* Task objective *
Which lines in the records below contain the string "metal", with case counting? Copy each of those lines in full.

start Supplied material

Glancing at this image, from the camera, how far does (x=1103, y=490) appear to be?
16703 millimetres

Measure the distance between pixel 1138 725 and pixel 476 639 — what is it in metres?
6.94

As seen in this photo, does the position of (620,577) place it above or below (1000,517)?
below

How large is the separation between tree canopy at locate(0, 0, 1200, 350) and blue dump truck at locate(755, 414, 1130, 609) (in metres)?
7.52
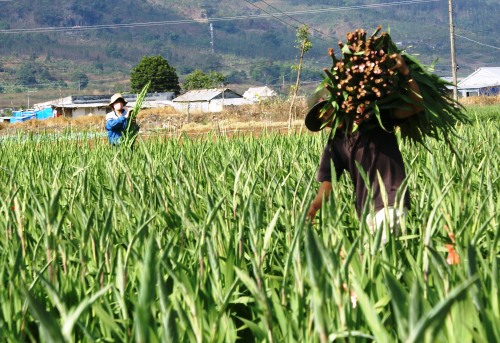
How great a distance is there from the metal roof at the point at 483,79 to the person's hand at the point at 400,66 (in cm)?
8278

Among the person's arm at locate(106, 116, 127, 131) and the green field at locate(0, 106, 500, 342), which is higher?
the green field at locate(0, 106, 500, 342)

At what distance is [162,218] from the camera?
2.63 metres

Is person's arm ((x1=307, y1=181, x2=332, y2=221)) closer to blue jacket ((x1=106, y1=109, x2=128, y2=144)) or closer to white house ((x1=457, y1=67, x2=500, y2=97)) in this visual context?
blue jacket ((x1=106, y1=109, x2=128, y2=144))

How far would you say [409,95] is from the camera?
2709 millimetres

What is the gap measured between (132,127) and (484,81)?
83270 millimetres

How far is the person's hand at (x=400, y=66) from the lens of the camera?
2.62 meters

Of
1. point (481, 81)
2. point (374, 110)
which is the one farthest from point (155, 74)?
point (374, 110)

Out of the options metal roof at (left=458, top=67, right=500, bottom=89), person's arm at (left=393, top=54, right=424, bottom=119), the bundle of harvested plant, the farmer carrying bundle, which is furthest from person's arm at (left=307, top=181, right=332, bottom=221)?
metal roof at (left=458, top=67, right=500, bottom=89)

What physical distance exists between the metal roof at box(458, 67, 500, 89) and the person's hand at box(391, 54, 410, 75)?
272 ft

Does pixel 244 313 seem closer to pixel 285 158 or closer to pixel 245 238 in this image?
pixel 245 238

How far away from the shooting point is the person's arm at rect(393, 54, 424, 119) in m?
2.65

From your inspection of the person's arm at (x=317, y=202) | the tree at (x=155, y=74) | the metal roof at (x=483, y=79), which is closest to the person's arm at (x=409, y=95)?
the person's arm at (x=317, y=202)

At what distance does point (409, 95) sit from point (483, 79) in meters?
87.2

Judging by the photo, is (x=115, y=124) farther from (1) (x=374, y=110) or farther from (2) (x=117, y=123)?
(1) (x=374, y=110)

end Supplied material
start Supplied material

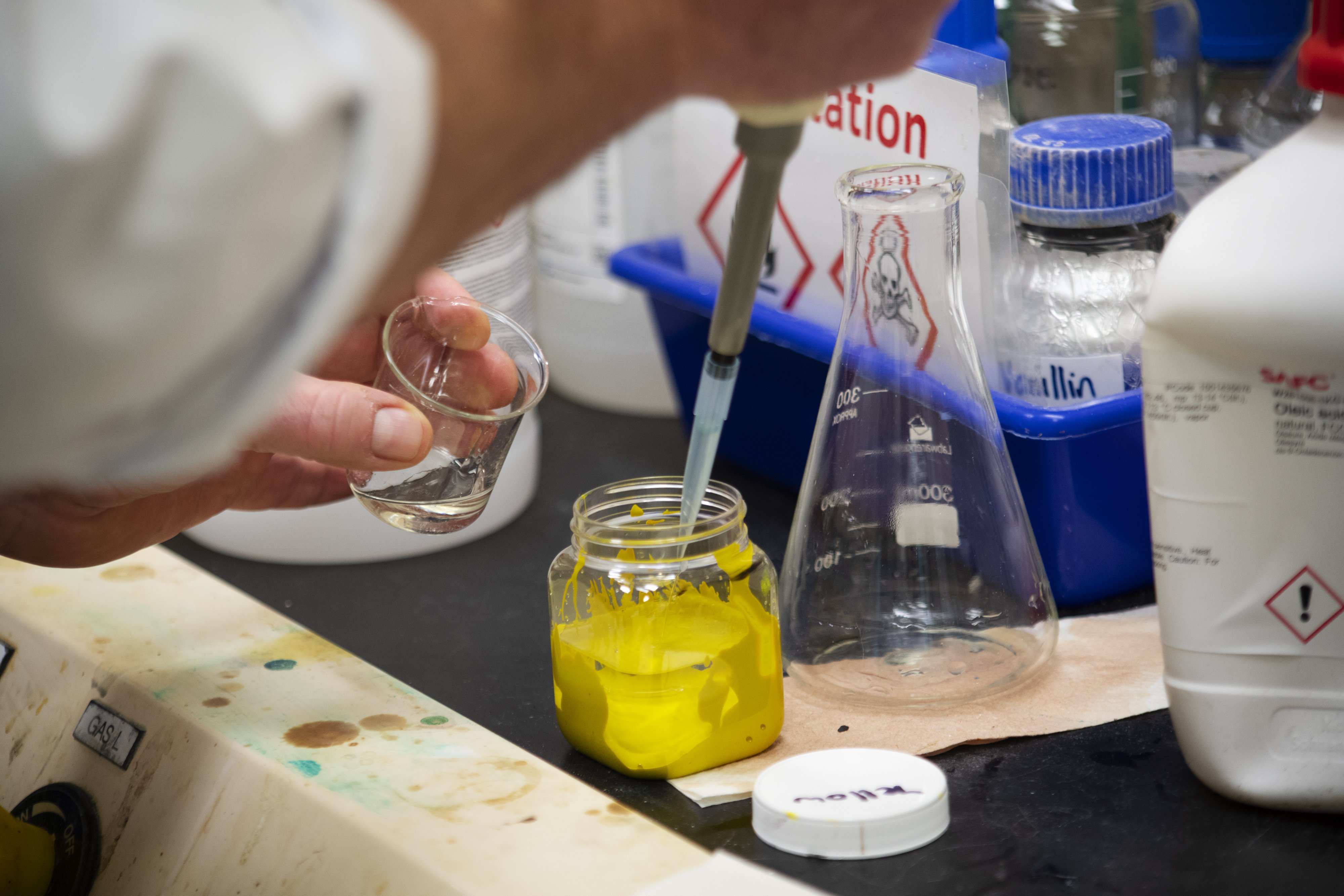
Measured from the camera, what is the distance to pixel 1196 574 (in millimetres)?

end Supplied material

* Reply *
How great a distance is there from the metal roof at the point at 483,79 to the person's hand at the point at 400,66 (in cm)?
Out of the options metal roof at (left=458, top=67, right=500, bottom=89), person's arm at (left=393, top=54, right=424, bottom=119), the bundle of harvested plant, the farmer carrying bundle, which is furthest from person's arm at (left=307, top=181, right=332, bottom=221)?
metal roof at (left=458, top=67, right=500, bottom=89)
What physical distance exists between the metal roof at box(458, 67, 500, 89) and the person's hand at box(391, 54, 410, 75)?
From your inspection of the person's arm at (x=317, y=202) | the tree at (x=155, y=74) | the metal roof at (x=483, y=79), which is closest to the person's arm at (x=409, y=95)?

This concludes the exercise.